- Joe Biden is the anticipated winner of the presidential election, according to forecasts by several news organizations and polling groups. His victory is not official until the Electoral College vote in December.
- Biden, who was vice president under the Obama administration, has pledged to expand free college and support workforce training as well as historically Black colleges and other minority-serving institutions.
- His win also promises to undo several Trump administration initiatives that have affected higher education, including changes to immigration policies and oversight of Title IX, the federal law banning sex discrimination on college campuses.
Unlike Trump, who in his four years has displayed some antagonism toward higher ed, Biden has pledged to invest heavily in the sector.
His campaign website outlines some of these measures, with a focus on institutions that have historically been overlooked or underfunded, including HBCUs and community colleges. Biden has said he would invest $18 billion in grants for low- and middle-income students to attend four-year MSIs.
Biden broadened his initial proposal of tuition-free community college by pledging to allow any student whose family earns under $125,000 a year to attend a four-year public school without paying tuition. He also wants to double the maximum Pell Grant award and allow formerly incarcerated individuals to use them.
Furthermore, he has vowed to revoke Education Secretary Betsy DeVos' new rule governing how colleges investigate and potentially punish sexual violence on campuses.
Trump's Ed Department repealed Obama-era rules designed to check predatory for-profit colleges. Biden would likely reinstate those and could go further. He said he would pursue legislation to close a regulatory loophole that incentivizes for-profits to recruit military service members and veterans. Federal law prohibits for-profit schools from receiving more than 90% of their revenue from federal aid, but military benefits do not count in that calculation.
More immediately, Biden may prioritize other consumer-protection initiatives. The Trump administration, for instance, has largely refused to process the claims of students who say their colleges misled them, many of whom attended for-profits, resulting in lawsuits against the Education Department.
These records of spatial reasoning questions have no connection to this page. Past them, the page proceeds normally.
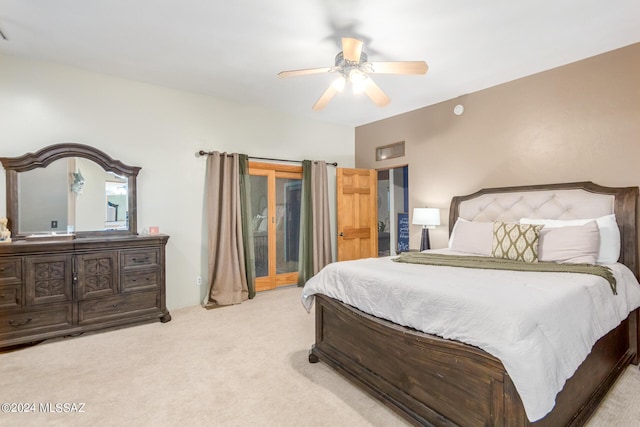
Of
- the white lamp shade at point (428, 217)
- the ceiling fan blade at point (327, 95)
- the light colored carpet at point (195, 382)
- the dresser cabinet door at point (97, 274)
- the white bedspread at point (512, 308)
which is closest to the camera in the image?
the white bedspread at point (512, 308)

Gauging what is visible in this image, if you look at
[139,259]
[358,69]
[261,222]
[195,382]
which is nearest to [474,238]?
[358,69]

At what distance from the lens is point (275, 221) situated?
5035mm

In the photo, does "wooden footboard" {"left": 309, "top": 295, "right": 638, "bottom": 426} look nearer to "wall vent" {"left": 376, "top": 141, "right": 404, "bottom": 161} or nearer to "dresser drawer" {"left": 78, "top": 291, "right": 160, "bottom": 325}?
"dresser drawer" {"left": 78, "top": 291, "right": 160, "bottom": 325}

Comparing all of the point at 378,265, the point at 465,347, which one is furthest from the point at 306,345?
the point at 465,347

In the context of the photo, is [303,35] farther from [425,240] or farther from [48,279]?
[48,279]

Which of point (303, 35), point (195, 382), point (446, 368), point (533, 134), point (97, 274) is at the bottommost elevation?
point (195, 382)

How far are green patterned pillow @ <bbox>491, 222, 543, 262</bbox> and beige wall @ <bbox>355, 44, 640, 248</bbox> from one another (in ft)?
2.90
Biden will also need to address the pandemic's effect on students and colleges. Higher ed groups have asked for $120 billion in relief aid. The initial relief package granted them around $14 billion.
The former vice president's presumed win followed several contentious days in which a handful of battleground states decided the presidency. Trump's representatives have brought several court challenges over the last few days, and so far they have mostly been rebuffed.